**Text passage**:
=== Begin Enclosure ===

Series Creator Adrian M Sherlock talks about the Damon Dark experience.
 
"DAMON DARK was created around 1986.
 
In 1985, I finally got to see a series which had haunted my imagination since early childhood, Gerry Anderson's UFO.
But they failed to screen the episode which stuck in my brain, the eerie TIMELASH!
 
Shortly after, I started to get bored with all the outer space and SFX stuff in Science Fiction and in my mind, I concieved of a series about a pair of government Agents who dressed like plainclothes investigators and looked into UFO reports and other strange stuff, like ghosts, telepaths and time travelers, in our ordinary, every day world.
 
I needed a name for my hero and I got this from journalist David Dark, who died shortly thereafter. (I got an email from Melissa Dark a few years ago, who said David Dark was her uncle and a much loved and missed family member. As a fan of his journalism, I was proud to name a character after David.)
I thought it polite to change the name slightly and I took Damon from the U.S writer Damon Knight, famed for the Twilight Zone classic "To Serve Man".
Thus Damon Dark was born!
 
I named Department Six after The Prisoner, Number Six!
The idea was developed on scraps of paper for a while and eventually became a falied attempt in 1992 to make a feature on 16 MM. My lack of experience caught me out and I overexposed the film. My long suffering cameraman was alienated by this experience. Not my finest hour!
Damon Dark finally got a shaky but watchable debut in an 8 minute silent film shot on Super 8, with my friend Wayne Monk as a Terminator-like robot. Hardly auspicious, but a step forward!
 
Finally, I got in touch with Helen Webber of SHADO-USECC fan club and then wrote to Ed Bishop, the star of UFO himself. Ed very kindly and generously agreed to visit Australia and appear in a Damon Dark video. Sadly, this project fell through after a misunderstanding with my partner on the project and Ed withdrew. Looking back, he was very kind hearted and generous to offer his support, but I was probably too inexperienced to really do justice to his efforts.  But I will always be grateful for the interest and support he showed me.
 
It could have been interesting to have Ed involved, though, as he had some amusing and interesting suggestions about how to portray the character which may or may not be Straker, many years later. He thought it might be fun to have him reduced to washing dishes in a restaurant to make a living...a pity we never made that!

=== End Enclosure ===

**Problem**:
Rewrite the Damon Dark account starting with "Shortly after, I" and going on through "Dark was born!", swapping in "reporter" for "journalist".

**Data excerpts**:
=== Begin Enclosure ===

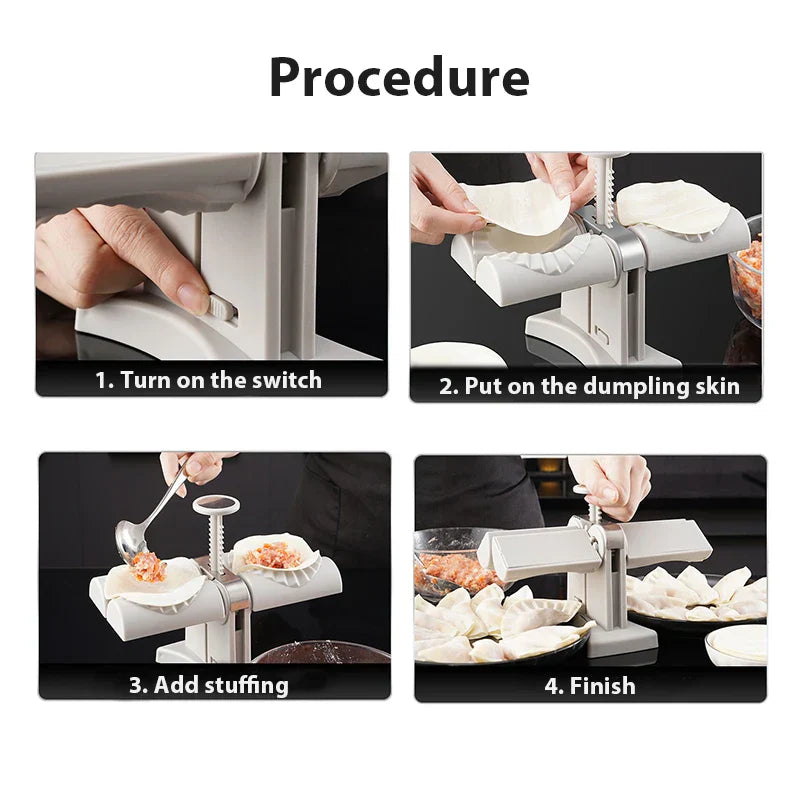 Procedure

1. Turn on the switch

2. Put on the dumpling skin

3. Add stuffing

4. Finish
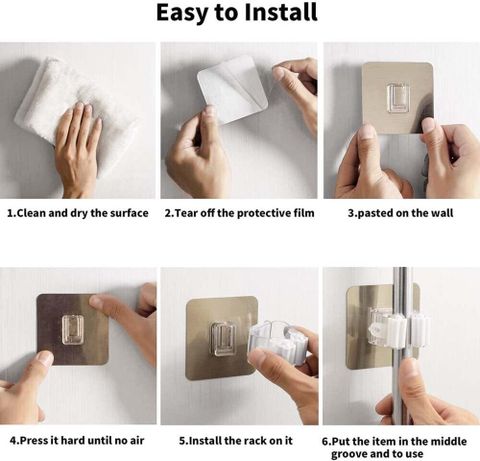 Easy to Install

1.Clean and dry the surface

2.Tear off the protective film

3.pasted on the wall

4.Press it hard until no air

5.Install the rack on it

6.Put the item in the middle groove and to use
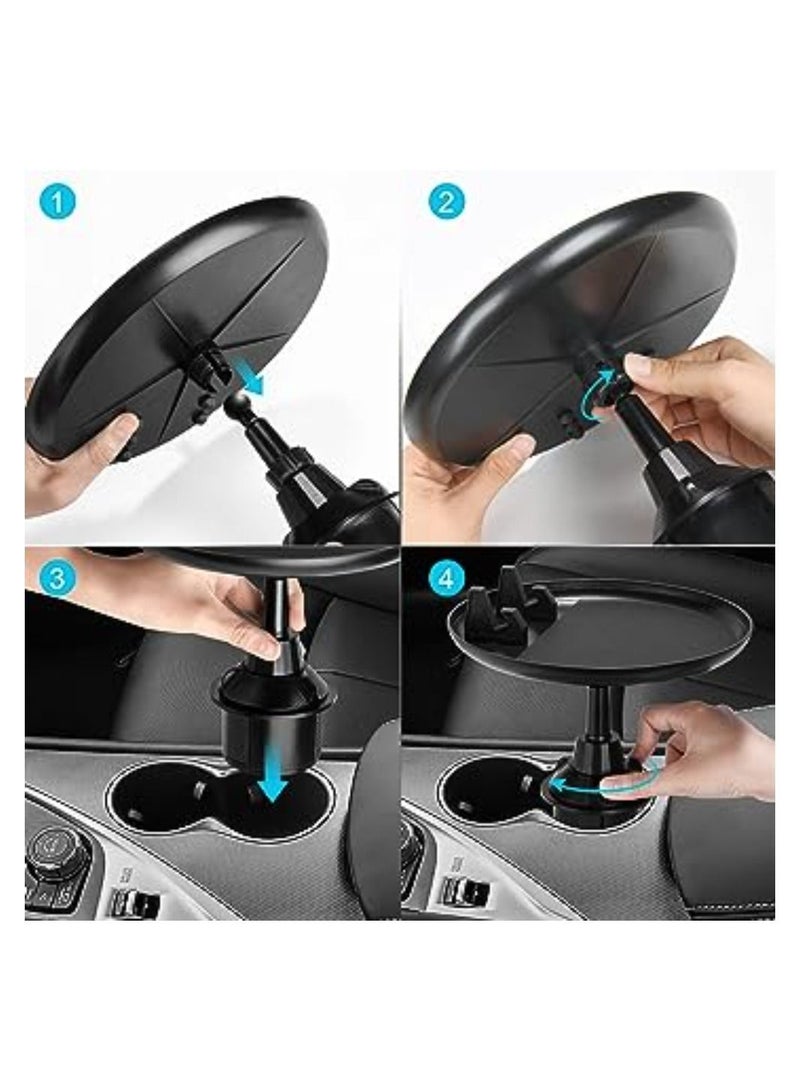 1
2
3
4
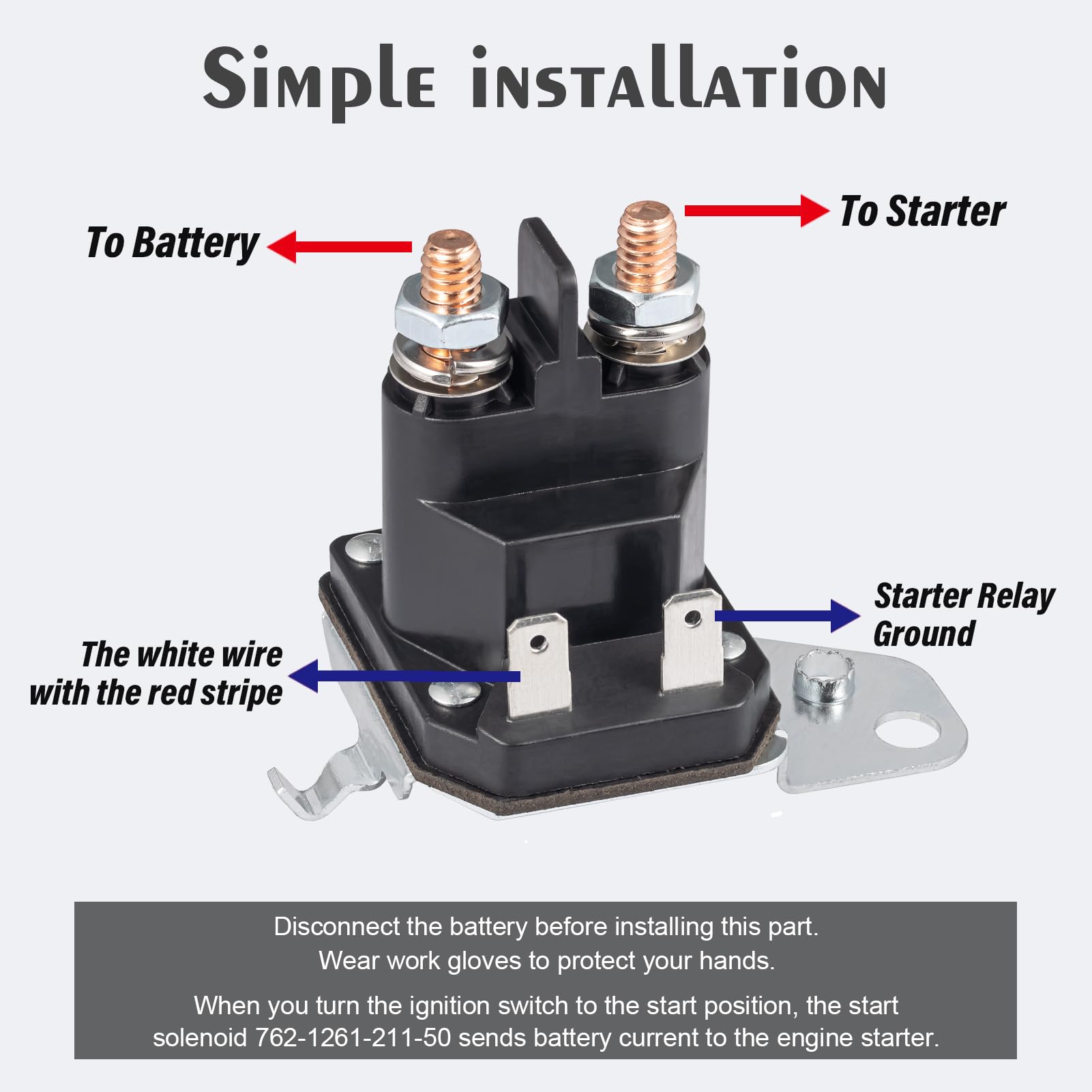 Simple installation

To Battery

To Starter

Starter Relay Ground

The white wire with the red stripe

Disconnect the battery before installing this part.
Wear work gloves to protect your hands.

When you turn the ignition switch to the start position, the start solenoid 762-1261-211-50 sends battery current to the engine starter.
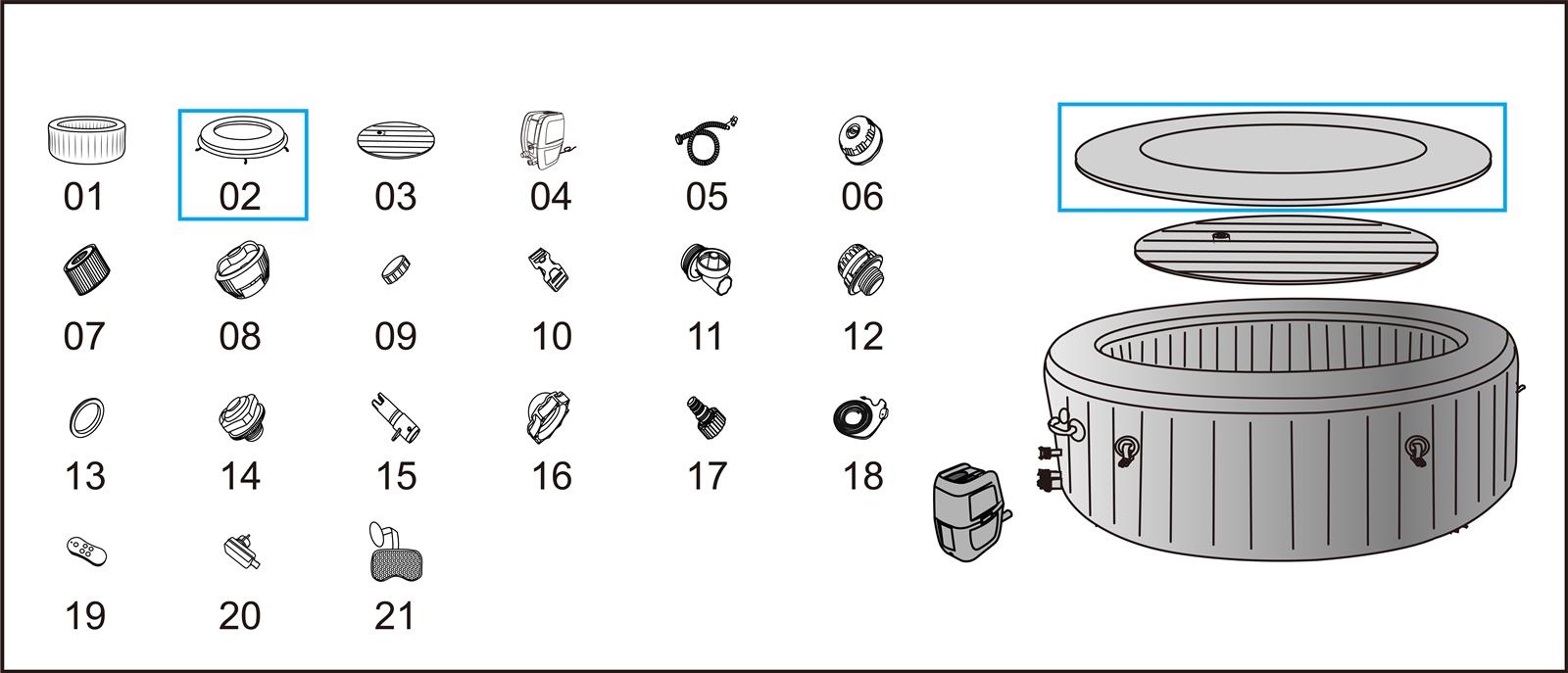 01 02 03 04 05 06
07 08 09 10 11 12
13 14 15 16 17 18
19 20 21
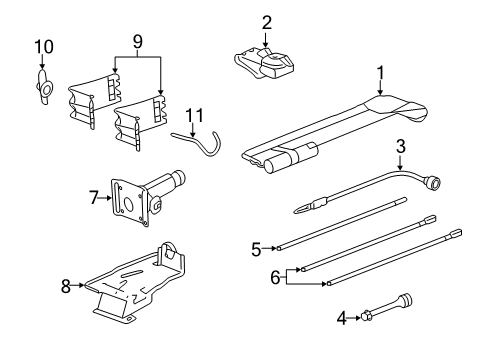 10
9
2
1
11
3
7
5
6
8
4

=== End Enclosure ===

**Output of the task**:
Shortly after, I started to get bored with all the outer space and SFX stuff in Science Fiction and in my mind, I concieved of a series about a pair of government Agents who dressed like plainclothes investigators and looked into UFO reports and other strange stuff, like ghosts, telepaths and time travelers, in our ordinary, every day world.
 
I needed a name for my hero and I got this from reporter David Dark, who died shortly thereafter. (I got an email from Melissa Dark a few years ago, who said David Dark was her uncle and a much loved and missed family member. As a fan of his journalism, I was proud to name a character after David.)
I thought it polite to change the name slightly and I took Damon from the U.S writer Damon Knight, famed for the Twilight Zone classic "To Serve Man".
Thus Damon Dark was born!